I like this way of doing things. Some people are brilliant and very good at general communication but just don't interview well due to various factors. This sort of free form conversation should put them at ease as well.
We don't see this happening for tech jobs, and at the worst, interviewers will still ask programming language specific questions. Plus "meaningful patch" might mean different things to different people.
I wish we had more of these, not least because of the first comment: "great post.
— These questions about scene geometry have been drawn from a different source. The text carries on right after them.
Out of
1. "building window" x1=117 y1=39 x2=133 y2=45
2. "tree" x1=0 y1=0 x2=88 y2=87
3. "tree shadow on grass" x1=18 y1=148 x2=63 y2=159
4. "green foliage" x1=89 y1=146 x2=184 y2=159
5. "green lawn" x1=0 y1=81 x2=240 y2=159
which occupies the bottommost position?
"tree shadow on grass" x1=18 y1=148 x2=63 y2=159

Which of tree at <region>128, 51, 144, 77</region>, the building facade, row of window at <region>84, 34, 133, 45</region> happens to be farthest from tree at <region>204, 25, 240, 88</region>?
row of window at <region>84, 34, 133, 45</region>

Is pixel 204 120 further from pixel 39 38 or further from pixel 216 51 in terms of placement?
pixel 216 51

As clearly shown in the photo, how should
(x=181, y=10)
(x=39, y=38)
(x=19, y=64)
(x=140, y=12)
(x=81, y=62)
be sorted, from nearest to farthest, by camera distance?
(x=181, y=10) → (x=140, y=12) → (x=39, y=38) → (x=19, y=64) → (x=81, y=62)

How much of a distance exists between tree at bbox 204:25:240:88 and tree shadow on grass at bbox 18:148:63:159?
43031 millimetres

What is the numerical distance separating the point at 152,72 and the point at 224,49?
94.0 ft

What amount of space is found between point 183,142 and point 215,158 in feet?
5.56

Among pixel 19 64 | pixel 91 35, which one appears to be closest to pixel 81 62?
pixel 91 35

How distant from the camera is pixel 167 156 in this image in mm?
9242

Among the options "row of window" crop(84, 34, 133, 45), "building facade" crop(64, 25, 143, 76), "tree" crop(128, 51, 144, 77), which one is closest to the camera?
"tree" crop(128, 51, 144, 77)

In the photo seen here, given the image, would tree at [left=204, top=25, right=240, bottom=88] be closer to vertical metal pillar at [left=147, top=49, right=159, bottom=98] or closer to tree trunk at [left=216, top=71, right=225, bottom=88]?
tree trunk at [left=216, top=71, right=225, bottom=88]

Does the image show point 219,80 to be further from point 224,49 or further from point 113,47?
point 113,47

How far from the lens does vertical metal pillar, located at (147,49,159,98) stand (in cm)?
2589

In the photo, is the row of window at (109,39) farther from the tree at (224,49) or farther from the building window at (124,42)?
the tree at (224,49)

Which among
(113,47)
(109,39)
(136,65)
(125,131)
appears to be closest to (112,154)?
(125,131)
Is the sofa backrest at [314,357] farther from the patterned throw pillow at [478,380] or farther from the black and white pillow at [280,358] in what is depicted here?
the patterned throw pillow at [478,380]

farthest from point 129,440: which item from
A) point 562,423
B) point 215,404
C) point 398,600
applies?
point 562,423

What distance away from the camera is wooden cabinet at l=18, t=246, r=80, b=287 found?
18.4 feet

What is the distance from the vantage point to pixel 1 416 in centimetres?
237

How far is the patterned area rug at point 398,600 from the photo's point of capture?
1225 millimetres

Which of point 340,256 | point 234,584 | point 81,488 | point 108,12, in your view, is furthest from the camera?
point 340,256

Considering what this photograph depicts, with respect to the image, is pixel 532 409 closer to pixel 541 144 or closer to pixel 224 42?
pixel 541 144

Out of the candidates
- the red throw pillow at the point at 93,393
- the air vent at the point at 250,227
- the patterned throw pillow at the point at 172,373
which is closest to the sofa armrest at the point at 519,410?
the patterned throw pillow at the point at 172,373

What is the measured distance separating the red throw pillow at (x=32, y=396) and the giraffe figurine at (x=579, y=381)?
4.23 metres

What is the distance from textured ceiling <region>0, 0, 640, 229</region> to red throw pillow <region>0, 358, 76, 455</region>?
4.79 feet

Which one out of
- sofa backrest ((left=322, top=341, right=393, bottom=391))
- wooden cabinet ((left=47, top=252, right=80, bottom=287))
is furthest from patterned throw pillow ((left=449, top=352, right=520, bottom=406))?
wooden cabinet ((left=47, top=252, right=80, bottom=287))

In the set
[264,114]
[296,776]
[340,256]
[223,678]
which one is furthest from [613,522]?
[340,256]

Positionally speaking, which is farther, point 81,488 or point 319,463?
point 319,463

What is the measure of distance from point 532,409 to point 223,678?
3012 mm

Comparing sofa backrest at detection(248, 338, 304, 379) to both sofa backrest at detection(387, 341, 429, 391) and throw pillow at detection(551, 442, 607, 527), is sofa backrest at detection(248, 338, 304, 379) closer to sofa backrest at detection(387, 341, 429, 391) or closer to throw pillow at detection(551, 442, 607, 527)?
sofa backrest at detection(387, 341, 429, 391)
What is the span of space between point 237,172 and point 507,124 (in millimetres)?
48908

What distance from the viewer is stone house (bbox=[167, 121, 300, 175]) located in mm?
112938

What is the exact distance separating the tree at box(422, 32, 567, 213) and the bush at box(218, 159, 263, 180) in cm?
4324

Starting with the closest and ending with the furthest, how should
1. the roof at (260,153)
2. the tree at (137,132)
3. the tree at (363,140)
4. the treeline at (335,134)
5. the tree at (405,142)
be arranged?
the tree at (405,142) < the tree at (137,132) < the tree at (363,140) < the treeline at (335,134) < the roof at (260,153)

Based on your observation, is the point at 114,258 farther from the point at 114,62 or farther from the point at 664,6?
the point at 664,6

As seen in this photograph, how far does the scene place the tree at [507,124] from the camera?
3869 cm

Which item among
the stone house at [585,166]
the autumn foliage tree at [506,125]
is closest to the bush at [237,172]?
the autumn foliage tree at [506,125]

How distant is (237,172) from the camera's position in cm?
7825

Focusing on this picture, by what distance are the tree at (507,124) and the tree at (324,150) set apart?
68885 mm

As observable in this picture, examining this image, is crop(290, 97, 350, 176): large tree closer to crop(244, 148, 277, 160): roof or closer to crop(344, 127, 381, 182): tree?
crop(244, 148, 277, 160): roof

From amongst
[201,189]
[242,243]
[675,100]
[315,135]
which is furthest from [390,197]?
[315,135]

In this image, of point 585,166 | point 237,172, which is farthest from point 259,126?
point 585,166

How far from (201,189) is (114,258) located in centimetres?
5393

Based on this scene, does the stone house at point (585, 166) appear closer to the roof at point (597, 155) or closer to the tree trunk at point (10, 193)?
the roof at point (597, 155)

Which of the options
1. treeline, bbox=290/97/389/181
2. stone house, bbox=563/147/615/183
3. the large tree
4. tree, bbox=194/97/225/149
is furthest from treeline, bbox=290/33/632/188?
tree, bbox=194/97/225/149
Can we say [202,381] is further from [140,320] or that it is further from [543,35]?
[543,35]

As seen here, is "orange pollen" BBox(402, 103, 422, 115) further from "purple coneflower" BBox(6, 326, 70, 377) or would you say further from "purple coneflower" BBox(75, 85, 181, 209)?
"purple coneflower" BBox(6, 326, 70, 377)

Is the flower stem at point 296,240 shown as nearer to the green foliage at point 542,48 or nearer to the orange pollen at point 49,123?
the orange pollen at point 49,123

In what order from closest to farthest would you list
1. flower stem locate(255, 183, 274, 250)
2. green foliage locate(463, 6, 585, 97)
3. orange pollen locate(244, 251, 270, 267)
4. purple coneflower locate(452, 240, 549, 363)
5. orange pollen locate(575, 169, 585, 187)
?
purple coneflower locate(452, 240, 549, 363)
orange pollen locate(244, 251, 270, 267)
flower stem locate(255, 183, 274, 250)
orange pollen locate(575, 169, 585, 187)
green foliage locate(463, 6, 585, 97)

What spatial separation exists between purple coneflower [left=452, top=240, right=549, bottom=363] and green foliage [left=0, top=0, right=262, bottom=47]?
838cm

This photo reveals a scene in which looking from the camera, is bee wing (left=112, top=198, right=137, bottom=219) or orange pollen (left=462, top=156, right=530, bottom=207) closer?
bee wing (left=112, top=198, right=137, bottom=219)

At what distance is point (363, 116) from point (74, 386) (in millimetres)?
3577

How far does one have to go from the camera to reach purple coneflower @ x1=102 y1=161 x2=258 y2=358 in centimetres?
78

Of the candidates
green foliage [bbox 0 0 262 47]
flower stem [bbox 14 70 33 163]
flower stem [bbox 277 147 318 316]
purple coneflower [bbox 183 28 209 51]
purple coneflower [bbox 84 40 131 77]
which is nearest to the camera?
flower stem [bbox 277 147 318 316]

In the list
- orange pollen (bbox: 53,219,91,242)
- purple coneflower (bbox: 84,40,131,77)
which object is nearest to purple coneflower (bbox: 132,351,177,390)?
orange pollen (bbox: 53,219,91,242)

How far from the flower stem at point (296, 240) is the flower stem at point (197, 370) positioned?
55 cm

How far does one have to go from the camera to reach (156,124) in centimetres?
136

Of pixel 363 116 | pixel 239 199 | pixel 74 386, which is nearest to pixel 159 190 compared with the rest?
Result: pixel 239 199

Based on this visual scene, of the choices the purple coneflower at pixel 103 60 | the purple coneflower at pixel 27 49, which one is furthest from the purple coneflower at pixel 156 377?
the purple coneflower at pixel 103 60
Didn't know it was this easy ;)"
People assume a lot of low level stuff like this is near magic not for mere mortals, and it's a great shame, because there's a lot of this kind of low level stuff that more people would benefit from playing with.
And because demystifying it is a great path to get people into kernel hacking even if they don't end up writing their own complete kernel.
This stuff is not magic. But it requires a lot of reading and hunting for proper documentation on a platform as convoluted as x86. An ARM board would probably be way easier to play with. I never looked at the Pi. How well does it lend itself to this type of hacking?
Specific ARM boards might very well be easier, in that a lot of them are clean slate designs, so you're not dragging along nearly 40 years of PC history. But ARM CPU's themselves is plagued by the fact that OEMs can put pretty much whatever they want in there, so there is a proliferation of really weird beasts.
You could jump into a project like MikeOS, which has guides for modifying and extending [0], but the know-how from a bootloader should be enough to get you going.
I share the same feeling. I've done even a better boot loader which could load a simple shell on the floppy when I was 13. However, only in 16 bits and use bios INTs.